• Task list
**A.** Reproduce a passage from the Grupo Bimbo notebook below, starting at the words "test.csv: Use for" and ending after the words "train/test on Agencia_ID)".
**B.** Continue the Grupo Bimbo notebook below, picking up after its last sentence.

*** Extract to read ***

03-exploratory-analysis for final project

I am working on the Kaggle Grupo Bimbo competition dataset for this project. Link to Grupo Bimbo Kaggle competition: Kaggle-GrupoBimbo



In [ ]:

    
import numpy as np
import pandas as pd
from sklearn import cross_validation
from sklearn import metrics
from sklearn import linear_model

import seaborn as sns
import matplotlib.pyplot as plt
sns.set(style="whitegrid", font_scale=1)
%matplotlib inline

Part 1. Identify the Problem

Problem: Given various sales/client/product data, we want to predict demand for each product at each store on a weekly basis. Per the train dataset, the average demand for a product at a store per week is 7.2 units. However, this does not factor in cases in which store managers under-predict demand for a product which we can see when returns=0 for that week. There are 74,180,464 records in the train data, of which 71,636,003 records have returns=0 or approx 96%. This generally means that managers probably often under predict product demand (unless that are exact on the money, which seems unlikely).

Goals: The goal is to predict demand for each product at each store on a weekly basis while avoiding under-predicting demand.

Hypothesis: As stated previously, the average product demand at a store per week is 7.2 units per the train data. However, given the likelihood of managers underpredicint product demand, I hypothesize a good model should return a number higher than 7.2 units to more accurately predict demand.

Part 2. Acquire the Data

Kaggle has provided five files for this dataset:
train.csv: Use for building a model (contains target variable "Demanda_uni_equil")
test.csv: Use for submission file (fill in for target variable "Demanda_uni_equil") _clientetabla.csv: Contains client names (can be joined with train/test on Cliente_ID) _productotabla.csv: Contains product names (can be join with train/test on Producto_ID) _townstate.csv: Contains town and state (can be join with train/test on Agencia_ID)

*** Dataset content ***

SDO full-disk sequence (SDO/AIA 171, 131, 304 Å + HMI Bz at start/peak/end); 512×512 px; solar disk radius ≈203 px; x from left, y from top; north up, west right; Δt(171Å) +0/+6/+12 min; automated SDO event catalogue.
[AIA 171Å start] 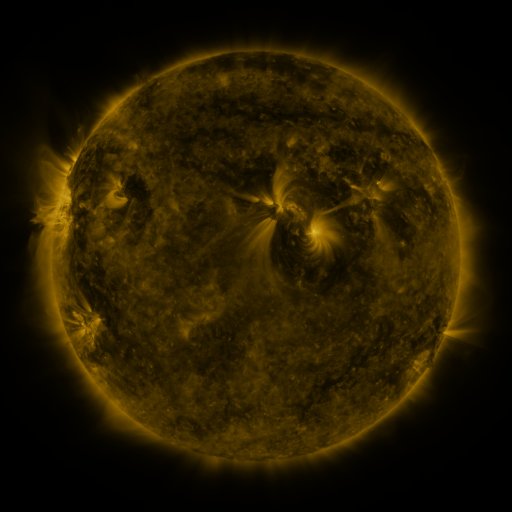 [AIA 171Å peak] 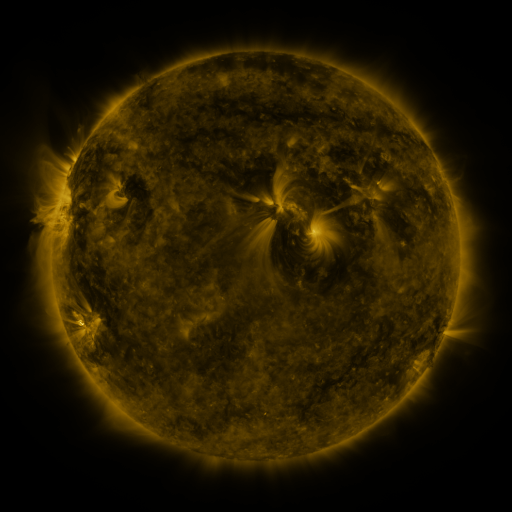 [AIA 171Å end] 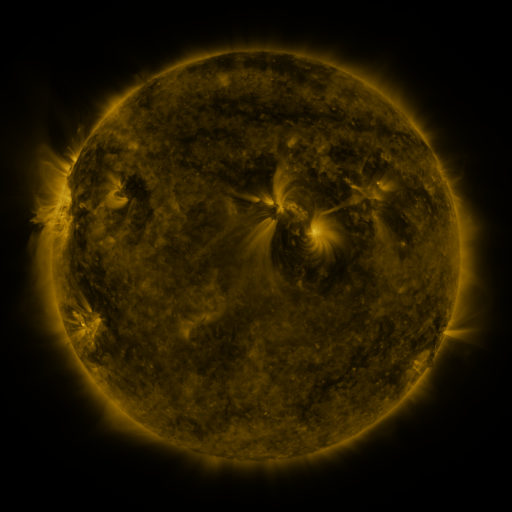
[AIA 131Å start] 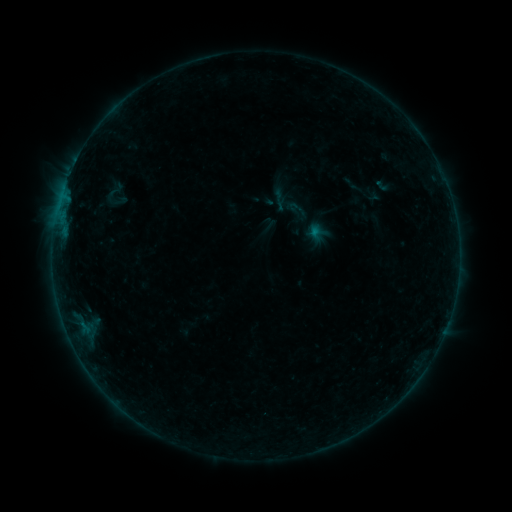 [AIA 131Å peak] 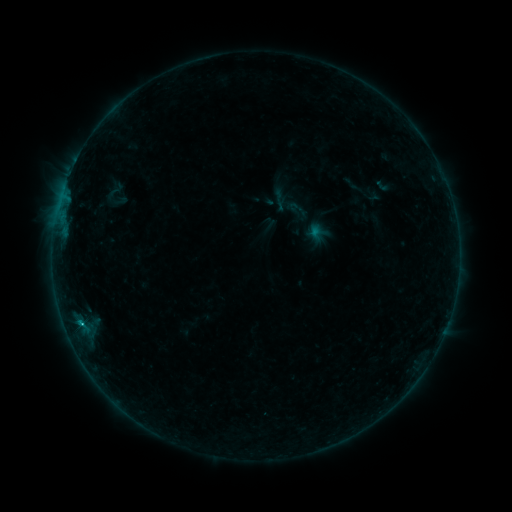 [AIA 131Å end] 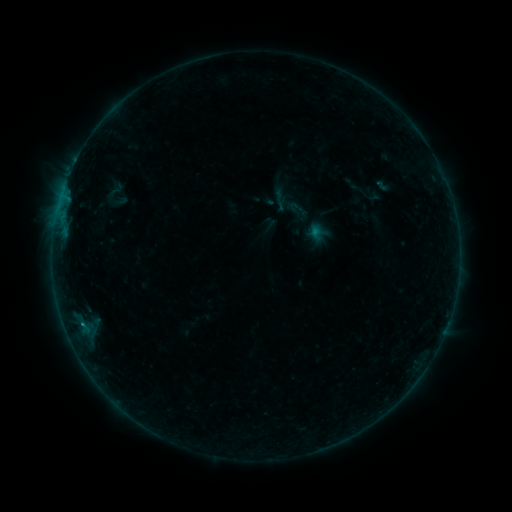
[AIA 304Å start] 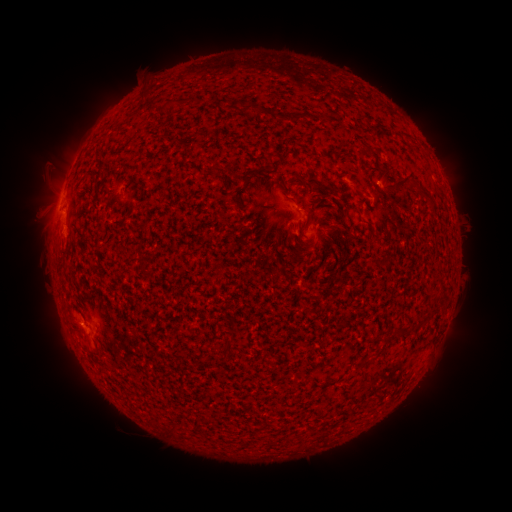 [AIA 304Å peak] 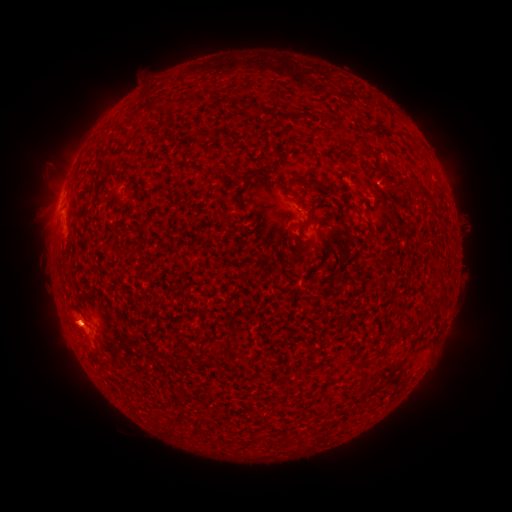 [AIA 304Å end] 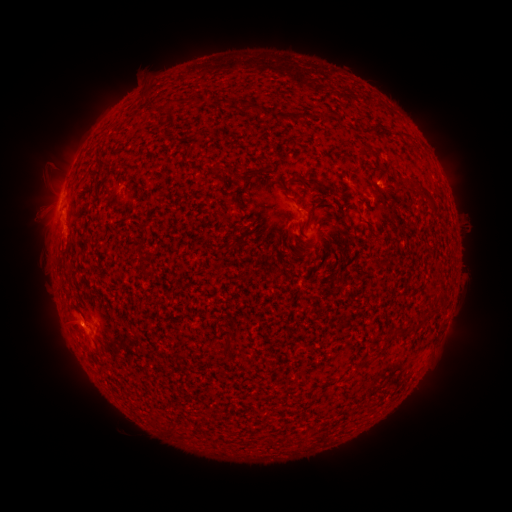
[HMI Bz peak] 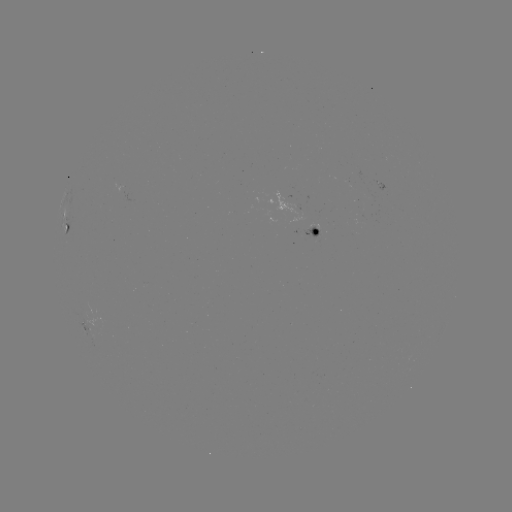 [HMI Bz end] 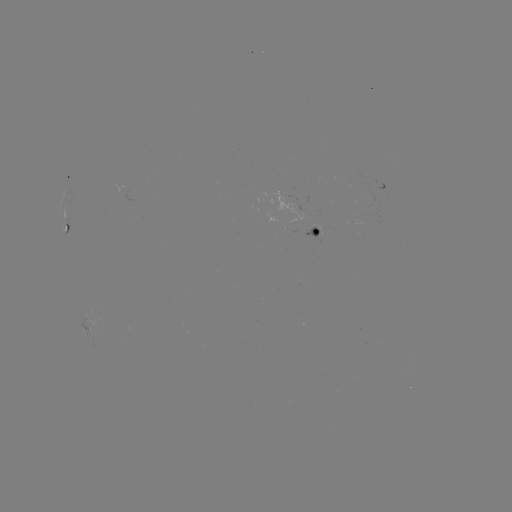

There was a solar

***

• Outputs
**A.**
test.csv: Use for submission file (fill in for target variable "Demanda_uni_equil") _clientetabla.csv: Contains client names (can be joined with train/test on Cliente_ID) _productotabla.csv: Contains product names (can be join with train/test on Producto_ID) _townstate.csv: Contains town and state (can be join with train/test on Agencia_ID)

**B.**
Notes: I will further split train.csv to generate my own cross validation set. However, I will use all of train.csv to train my final model since Kaggle has already supplied a test dataset. Additionally, I am only using a random 10% of the train data given to me for EDA and model development. Using the entire train dataset proved to be too time consuming for the quick iternations needed for initial modeling building and EDA efforts. I plan to use 100% of the train dataset once I build a model I'm comfortable with. I may have to explore using EC2 for this effort.



In [ ]:

    
# Load train data
# Given size of training data, I chose to use only 10% for speed reasons
# QUESTION - how can i randomize with python? i used sql to create the random sample below.
df_train = pd.read_csv("train_random10percent.csv")

# Check head
df_train.head()



In [ ]:

    
# Load test data
df_test = pd.read_csv("test.csv")

# Check head. I noticed that I will have to drop certain columns so that test and train sets have the same features. 
df_test.head()



In [ ]:

    
#given that i cannot use a significant amount of variables in train data, i created additoinal features using the mean
#i grouped on product id since i will ultimately be predicting demand for each product

df_train_mean = df_train.groupby('Producto_ID').mean().add_suffix('_mean').reset_index()
df_train_mean.head()



In [ ]:

    
#from above, adding 2 additional features, the average sales units and the average demand
df_train2 = df_train.merge(df_train_mean[['Producto_ID','Venta_uni_hoy_mean', 'Demanda_uni_equil_mean']],how='inner',on='Producto_ID')
df_train2.sample(5)



In [ ]:

    
# Adding features to the test set in order to match train set
df_test2 = df_test.merge(df_train_mean[['Producto_ID','Venta_uni_hoy_mean', 'Demanda_uni_equil_mean']],how='left',on='Producto_ID')
df_test2.head()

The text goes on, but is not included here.